The flowers would provide definitive certainty about the identification of the two Hoyas, if it came to that. It did now, for H. kanyakumariana (see pictures below).
Surprisingly little information is available about H. kanyakumariana. The Global Biodiversity Information Facility GBIF, the largest database of specimens (preserved or observed in nature) provides not a single occurrence (GBIF Sekretariat 2024).
The species was scientifically described in 1979 (Henry and Swaminathan 1979), based on plant specimens found in 1976 in the southernmost foothills of the Western Ghats in Tamil Nadu province. It was named by the authors after the district of Kanyakumari at the southernmost tip of the Indian subcontinent, where it was found. Further occurrences are documented for 1991 and 1994 (Mohanan 2000) from the neighboring province of Kerala. The described specimens are stored in Central National Herbarium, Calcutta (Henry, holotype), Madras Herbarium (Henry, isotypes) and in Tropical Botanic Garden and Research Institute, Thiruvananthapuram, Kerala (Mohanan), most of them being available to the public in digitized form (see the holotype below).
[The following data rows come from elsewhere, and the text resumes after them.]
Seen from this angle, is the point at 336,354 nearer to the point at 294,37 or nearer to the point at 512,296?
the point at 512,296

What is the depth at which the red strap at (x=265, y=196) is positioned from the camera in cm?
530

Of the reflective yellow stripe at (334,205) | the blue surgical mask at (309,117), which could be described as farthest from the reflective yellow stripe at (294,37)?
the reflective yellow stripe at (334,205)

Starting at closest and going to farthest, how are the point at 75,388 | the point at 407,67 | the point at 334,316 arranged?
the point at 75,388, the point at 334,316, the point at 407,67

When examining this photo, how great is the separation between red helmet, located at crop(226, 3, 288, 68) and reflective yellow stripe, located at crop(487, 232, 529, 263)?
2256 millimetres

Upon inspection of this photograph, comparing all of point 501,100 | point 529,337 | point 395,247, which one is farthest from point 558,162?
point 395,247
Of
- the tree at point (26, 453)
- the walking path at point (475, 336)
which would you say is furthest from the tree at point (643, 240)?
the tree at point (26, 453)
The drawings published by Henry and Swaminathan (1979) together with the initial description are even more informative (see below).
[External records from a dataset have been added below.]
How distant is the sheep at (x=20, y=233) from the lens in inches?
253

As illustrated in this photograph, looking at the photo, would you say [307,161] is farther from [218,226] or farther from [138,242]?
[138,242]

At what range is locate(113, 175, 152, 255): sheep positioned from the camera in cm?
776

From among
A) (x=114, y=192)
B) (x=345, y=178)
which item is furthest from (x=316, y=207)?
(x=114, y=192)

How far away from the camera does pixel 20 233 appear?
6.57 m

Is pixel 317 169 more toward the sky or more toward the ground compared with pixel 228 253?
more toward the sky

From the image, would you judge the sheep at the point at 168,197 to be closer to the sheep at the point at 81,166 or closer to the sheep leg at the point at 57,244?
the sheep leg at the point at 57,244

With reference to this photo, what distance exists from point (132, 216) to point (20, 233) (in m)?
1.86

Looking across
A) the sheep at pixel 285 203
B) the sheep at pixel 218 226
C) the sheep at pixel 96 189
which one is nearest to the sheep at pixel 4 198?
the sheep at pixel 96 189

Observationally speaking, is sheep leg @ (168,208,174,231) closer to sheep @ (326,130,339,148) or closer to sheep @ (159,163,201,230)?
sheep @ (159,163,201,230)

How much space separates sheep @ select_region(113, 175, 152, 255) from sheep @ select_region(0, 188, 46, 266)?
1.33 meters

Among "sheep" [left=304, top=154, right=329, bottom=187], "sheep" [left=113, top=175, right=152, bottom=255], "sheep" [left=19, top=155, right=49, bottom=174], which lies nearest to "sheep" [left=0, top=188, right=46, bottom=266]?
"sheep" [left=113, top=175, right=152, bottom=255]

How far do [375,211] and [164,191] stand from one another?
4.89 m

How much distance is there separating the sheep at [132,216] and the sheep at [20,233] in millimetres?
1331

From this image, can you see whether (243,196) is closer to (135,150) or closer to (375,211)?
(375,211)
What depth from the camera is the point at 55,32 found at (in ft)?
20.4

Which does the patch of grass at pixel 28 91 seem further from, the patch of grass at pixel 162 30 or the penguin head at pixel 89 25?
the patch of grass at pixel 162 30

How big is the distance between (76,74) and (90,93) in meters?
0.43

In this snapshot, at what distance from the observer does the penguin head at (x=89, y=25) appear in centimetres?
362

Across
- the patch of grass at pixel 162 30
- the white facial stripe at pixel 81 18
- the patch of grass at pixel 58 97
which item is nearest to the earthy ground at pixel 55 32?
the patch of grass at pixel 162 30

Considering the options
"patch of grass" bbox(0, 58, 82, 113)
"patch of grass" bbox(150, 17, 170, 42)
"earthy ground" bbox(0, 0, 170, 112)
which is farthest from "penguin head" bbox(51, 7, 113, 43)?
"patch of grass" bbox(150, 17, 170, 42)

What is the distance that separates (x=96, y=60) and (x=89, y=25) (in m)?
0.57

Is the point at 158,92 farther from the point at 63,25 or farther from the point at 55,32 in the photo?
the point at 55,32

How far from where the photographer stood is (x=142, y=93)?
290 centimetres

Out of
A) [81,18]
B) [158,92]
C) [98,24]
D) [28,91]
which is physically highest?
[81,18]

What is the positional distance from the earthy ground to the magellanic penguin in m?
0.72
The map below shows the three known locations where H kanyakumariana was found, in the southernmost elevations of the Western Ghats, on the border between Kerala and Tamil Nadu.

The habitat is described as “evergreen forests and montane vegetation at altitude 500-1400 m” (Mohanan e.a. 2000) and “at an altitude of about 600 m” (Henry and Swaminathan 1978). According to the label on the holotype, the host plant is Gordonia obtusa, an evergreen tree endemic to the Western Ghats, bellonging to the tea family (Theaceae). However, no information is available on how specific the host plant selection is for H. kanyakumariana. The India Biodiversity Portal (Sasidharan 2024) as well as the Rare and Endemic Flora of Tamil Nadu (Selva Singh Richard 2020) list H. kanyakumariana as Critically Endangered.
The only pictures publicly available (according to my research) that show H. kanyakumariana in its natural habitat are from the database Eflora Kerala (2024) (see below).

The species has been commercially available as an ornamental plant in Europe since the late 1990s (Blom 2003: 14), is widely cultivated today and is readily available commercially. It is to be hoped that the limited natural habitat of this Hoya species will be preserved and that the species can thus be saved from extinction. Advice on the care of H. kanyakumariana is not rare, but rarely more than anecdotal and, moreover, varies widely. Two recognised experts on Hoyas state:
“It is a slow grower; avoid oversized pots. The plant does not like wet soil conditions and may easily rot in wet soil. The plant should be placed in a sunny, warm position. It can be grown without problems in dry air. H. kanyakumariana flowers any time during the year. It is easy to root and one node cuttings can be used. It does not take too long for the plant to reach flowering size.” (Wennström and Stenman 2008: 74)
As for me, direct sunlight and dry air is exactly what I can not provide. However, H. kanyakumariana did finally show its gorgious opened flowers exactly 382 days after the shoot cutting with three leaves has been placed in the closed container.